**Written problem:**
Copy the listing below, replacing each instance of "camera" with "viewer" and changing nothing else.
— START —
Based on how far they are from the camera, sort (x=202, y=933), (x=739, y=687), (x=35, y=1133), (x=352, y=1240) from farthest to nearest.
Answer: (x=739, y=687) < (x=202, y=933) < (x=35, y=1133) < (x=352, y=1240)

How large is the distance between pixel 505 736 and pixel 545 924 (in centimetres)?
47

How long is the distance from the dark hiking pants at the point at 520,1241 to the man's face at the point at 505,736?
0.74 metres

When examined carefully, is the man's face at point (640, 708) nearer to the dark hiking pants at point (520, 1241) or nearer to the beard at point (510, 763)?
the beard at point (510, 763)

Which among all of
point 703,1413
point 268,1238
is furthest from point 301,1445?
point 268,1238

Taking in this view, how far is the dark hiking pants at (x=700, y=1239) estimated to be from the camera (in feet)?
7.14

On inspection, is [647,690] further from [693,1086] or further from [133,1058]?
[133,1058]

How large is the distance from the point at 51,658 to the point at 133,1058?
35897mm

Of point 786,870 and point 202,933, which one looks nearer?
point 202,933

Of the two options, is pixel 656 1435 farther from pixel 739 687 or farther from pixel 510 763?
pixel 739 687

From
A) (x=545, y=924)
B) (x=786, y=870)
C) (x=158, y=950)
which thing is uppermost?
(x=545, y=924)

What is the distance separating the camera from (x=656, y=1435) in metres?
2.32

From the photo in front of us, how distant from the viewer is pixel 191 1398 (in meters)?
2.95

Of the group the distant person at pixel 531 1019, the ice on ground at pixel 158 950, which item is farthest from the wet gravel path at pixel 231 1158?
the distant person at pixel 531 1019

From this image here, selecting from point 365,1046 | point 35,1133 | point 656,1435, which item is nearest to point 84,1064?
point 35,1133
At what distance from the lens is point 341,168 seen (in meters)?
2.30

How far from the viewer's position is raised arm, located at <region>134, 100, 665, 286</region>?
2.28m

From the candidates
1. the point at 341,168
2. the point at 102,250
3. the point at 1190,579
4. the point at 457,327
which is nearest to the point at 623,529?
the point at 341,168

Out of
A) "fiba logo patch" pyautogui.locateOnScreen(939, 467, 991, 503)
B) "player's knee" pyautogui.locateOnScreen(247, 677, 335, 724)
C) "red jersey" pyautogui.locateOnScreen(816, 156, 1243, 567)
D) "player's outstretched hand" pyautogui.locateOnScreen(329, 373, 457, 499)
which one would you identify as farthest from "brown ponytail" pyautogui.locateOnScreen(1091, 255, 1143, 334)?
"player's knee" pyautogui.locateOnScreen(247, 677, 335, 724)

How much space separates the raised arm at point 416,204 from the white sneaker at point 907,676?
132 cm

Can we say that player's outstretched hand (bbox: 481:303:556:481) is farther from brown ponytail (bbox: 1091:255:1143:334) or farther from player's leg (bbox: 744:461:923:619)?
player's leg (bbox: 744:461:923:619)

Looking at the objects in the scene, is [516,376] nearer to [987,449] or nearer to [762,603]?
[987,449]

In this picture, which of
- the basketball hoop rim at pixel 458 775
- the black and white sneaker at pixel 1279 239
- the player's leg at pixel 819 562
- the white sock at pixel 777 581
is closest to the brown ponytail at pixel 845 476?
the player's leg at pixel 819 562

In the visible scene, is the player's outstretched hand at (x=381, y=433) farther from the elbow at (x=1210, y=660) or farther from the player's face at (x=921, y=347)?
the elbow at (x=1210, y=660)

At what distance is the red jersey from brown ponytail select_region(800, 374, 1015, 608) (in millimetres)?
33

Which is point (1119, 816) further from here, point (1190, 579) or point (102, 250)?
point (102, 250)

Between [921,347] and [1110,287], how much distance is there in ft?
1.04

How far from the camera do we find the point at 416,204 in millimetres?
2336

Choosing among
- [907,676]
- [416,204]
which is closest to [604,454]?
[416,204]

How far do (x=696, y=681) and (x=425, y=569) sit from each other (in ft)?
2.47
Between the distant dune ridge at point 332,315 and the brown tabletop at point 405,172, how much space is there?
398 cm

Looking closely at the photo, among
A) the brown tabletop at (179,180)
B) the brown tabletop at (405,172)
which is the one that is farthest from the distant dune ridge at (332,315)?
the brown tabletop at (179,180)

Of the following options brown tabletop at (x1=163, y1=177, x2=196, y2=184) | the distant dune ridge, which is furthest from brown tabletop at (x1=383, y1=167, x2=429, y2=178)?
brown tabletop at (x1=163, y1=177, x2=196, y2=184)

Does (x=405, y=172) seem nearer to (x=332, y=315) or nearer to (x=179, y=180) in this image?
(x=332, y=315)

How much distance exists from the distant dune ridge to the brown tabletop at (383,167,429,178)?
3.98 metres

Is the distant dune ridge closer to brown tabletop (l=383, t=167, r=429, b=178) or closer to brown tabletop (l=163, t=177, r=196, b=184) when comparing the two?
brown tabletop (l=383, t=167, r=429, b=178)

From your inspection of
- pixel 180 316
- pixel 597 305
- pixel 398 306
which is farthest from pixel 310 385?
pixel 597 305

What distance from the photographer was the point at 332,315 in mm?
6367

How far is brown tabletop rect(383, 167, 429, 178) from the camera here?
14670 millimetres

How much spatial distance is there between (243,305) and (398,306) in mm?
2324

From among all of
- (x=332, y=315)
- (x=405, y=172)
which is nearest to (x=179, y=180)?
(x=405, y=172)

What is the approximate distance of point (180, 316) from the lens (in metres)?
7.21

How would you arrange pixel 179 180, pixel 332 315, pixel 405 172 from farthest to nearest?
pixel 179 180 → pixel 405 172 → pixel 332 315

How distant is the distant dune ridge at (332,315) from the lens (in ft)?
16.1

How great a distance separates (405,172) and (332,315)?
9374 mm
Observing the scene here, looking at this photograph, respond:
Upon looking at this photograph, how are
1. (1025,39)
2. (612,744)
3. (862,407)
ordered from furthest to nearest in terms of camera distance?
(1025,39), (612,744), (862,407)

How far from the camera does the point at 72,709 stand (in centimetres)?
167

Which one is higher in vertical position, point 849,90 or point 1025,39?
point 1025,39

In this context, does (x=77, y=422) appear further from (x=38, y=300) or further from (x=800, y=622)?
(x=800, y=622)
— END —
**Solved problem:**
Based on how far they are from the viewer, sort (x=202, y=933), (x=739, y=687), (x=35, y=1133), (x=352, y=1240) from farthest to nearest.
Answer: (x=739, y=687) < (x=202, y=933) < (x=35, y=1133) < (x=352, y=1240)

How large is the distance between pixel 505 736 and pixel 545 924 (in centimetres)?
47

How long is the distance from the dark hiking pants at the point at 520,1241 to the man's face at the point at 505,736?
0.74 metres

When examined carefully, is the man's face at point (640, 708) nearer to the dark hiking pants at point (520, 1241) or nearer to the beard at point (510, 763)?
the beard at point (510, 763)

Which among all of
point 703,1413
point 268,1238
is furthest from point 301,1445?
point 268,1238

Taking in this view, how far is the dark hiking pants at (x=700, y=1239) estimated to be from the viewer (in feet)?
7.14

On inspection, is [647,690] further from [693,1086] or further from [133,1058]?
[133,1058]

How large is the distance from the point at 51,658 to the point at 133,1058?
35897mm

Of point 786,870 and point 202,933, which one looks nearer?
point 202,933

Of the two options, is pixel 656 1435 farther from pixel 739 687 or farther from pixel 510 763?
pixel 739 687

From
A) (x=545, y=924)
B) (x=786, y=870)
C) (x=158, y=950)
which thing is uppermost?
(x=545, y=924)

What is the distance separating the viewer from (x=656, y=1435) in metres?
2.32

From the photo in front of us, how distant from the viewer is pixel 191 1398 (in meters)?
2.95

Of the group the distant person at pixel 531 1019, the ice on ground at pixel 158 950, which item is farthest from the wet gravel path at pixel 231 1158?
the distant person at pixel 531 1019

From this image here, selecting from point 365,1046 | point 35,1133 | point 656,1435, which item is nearest to point 84,1064?
point 35,1133
At what distance from the lens is point 341,168 seen (in meters)?
2.30

How far from the viewer's position is raised arm, located at <region>134, 100, 665, 286</region>?
2.28m

From the candidates
1. the point at 341,168
2. the point at 102,250
3. the point at 1190,579
4. the point at 457,327
which is nearest to the point at 623,529?
the point at 341,168

Out of
A) "fiba logo patch" pyautogui.locateOnScreen(939, 467, 991, 503)
B) "player's knee" pyautogui.locateOnScreen(247, 677, 335, 724)
C) "red jersey" pyautogui.locateOnScreen(816, 156, 1243, 567)
D) "player's outstretched hand" pyautogui.locateOnScreen(329, 373, 457, 499)
which one would you identify as farthest from "brown ponytail" pyautogui.locateOnScreen(1091, 255, 1143, 334)?
"player's knee" pyautogui.locateOnScreen(247, 677, 335, 724)

How much space separates the raised arm at point 416,204 from the white sneaker at point 907,676?
132 cm

Can we say that player's outstretched hand (bbox: 481:303:556:481) is farther from brown ponytail (bbox: 1091:255:1143:334) or farther from player's leg (bbox: 744:461:923:619)?
player's leg (bbox: 744:461:923:619)

Looking at the objects in the scene, is [516,376] nearer to [987,449] or nearer to [762,603]?
[987,449]

In this picture, which of
- the basketball hoop rim at pixel 458 775
- the black and white sneaker at pixel 1279 239
- the player's leg at pixel 819 562
- the white sock at pixel 777 581
is closest to the brown ponytail at pixel 845 476?
the player's leg at pixel 819 562

In the visible scene, is the player's outstretched hand at (x=381, y=433) farther from the elbow at (x=1210, y=660) or farther from the player's face at (x=921, y=347)?
the elbow at (x=1210, y=660)

At what distance is the red jersey from brown ponytail select_region(800, 374, 1015, 608) (in millimetres)?
33

Which is point (1119, 816) further from here, point (1190, 579) or point (102, 250)?
point (102, 250)

Between [921,347] and [1110,287], how much distance is there in ft?
1.04

How far from the viewer do we find the point at 416,204 in millimetres?
2336

Choosing among
- [907,676]
- [416,204]
which is closest to [604,454]?
[416,204]

How far do (x=696, y=681) and (x=425, y=569) sit from each other (in ft)?
2.47
Between the distant dune ridge at point 332,315 and the brown tabletop at point 405,172, how much space is there?
398 cm

Looking closely at the photo, among
A) the brown tabletop at (179,180)
B) the brown tabletop at (405,172)
which is the one that is farthest from the distant dune ridge at (332,315)?
the brown tabletop at (179,180)

Of the following options brown tabletop at (x1=163, y1=177, x2=196, y2=184) | the distant dune ridge, which is furthest from brown tabletop at (x1=383, y1=167, x2=429, y2=178)?
brown tabletop at (x1=163, y1=177, x2=196, y2=184)

Does (x=405, y=172) seem nearer to (x=332, y=315) or nearer to (x=179, y=180) in this image?
(x=332, y=315)

How much distance exists from the distant dune ridge to the brown tabletop at (383,167,429,178)?
3.98 metres

Is the distant dune ridge closer to brown tabletop (l=383, t=167, r=429, b=178) or closer to brown tabletop (l=163, t=177, r=196, b=184) when comparing the two?
brown tabletop (l=383, t=167, r=429, b=178)

From your inspection of
- pixel 180 316
- pixel 597 305
- pixel 398 306
which is farthest from pixel 310 385?
pixel 597 305

What distance from the photographer was the point at 332,315 in mm?
6367

How far is brown tabletop rect(383, 167, 429, 178) from the viewer here?
14670 millimetres

How much spatial distance is there between (243,305) and (398,306) in mm?
2324

From among all of
- (x=332, y=315)
- (x=405, y=172)
which is nearest to (x=179, y=180)?
(x=405, y=172)

What is the approximate distance of point (180, 316) from the lens (in metres)?
7.21

How would you arrange pixel 179 180, pixel 332 315, pixel 405 172 from farthest to nearest?
pixel 179 180 → pixel 405 172 → pixel 332 315

How distant is the distant dune ridge at (332,315) from the lens (in ft)?
16.1

How great a distance separates (405,172) and (332,315)?
9374 mm
Observing the scene here, looking at this photograph, respond:
Upon looking at this photograph, how are
1. (1025,39)
2. (612,744)
3. (862,407)
ordered from furthest to nearest in terms of viewer distance?
(1025,39), (612,744), (862,407)

How far from the viewer does the point at 72,709 stand (in centimetres)?
167

Which one is higher in vertical position, point 849,90 or point 1025,39?
point 1025,39

In this context, does (x=77, y=422) appear further from (x=38, y=300) or further from (x=800, y=622)?
(x=800, y=622)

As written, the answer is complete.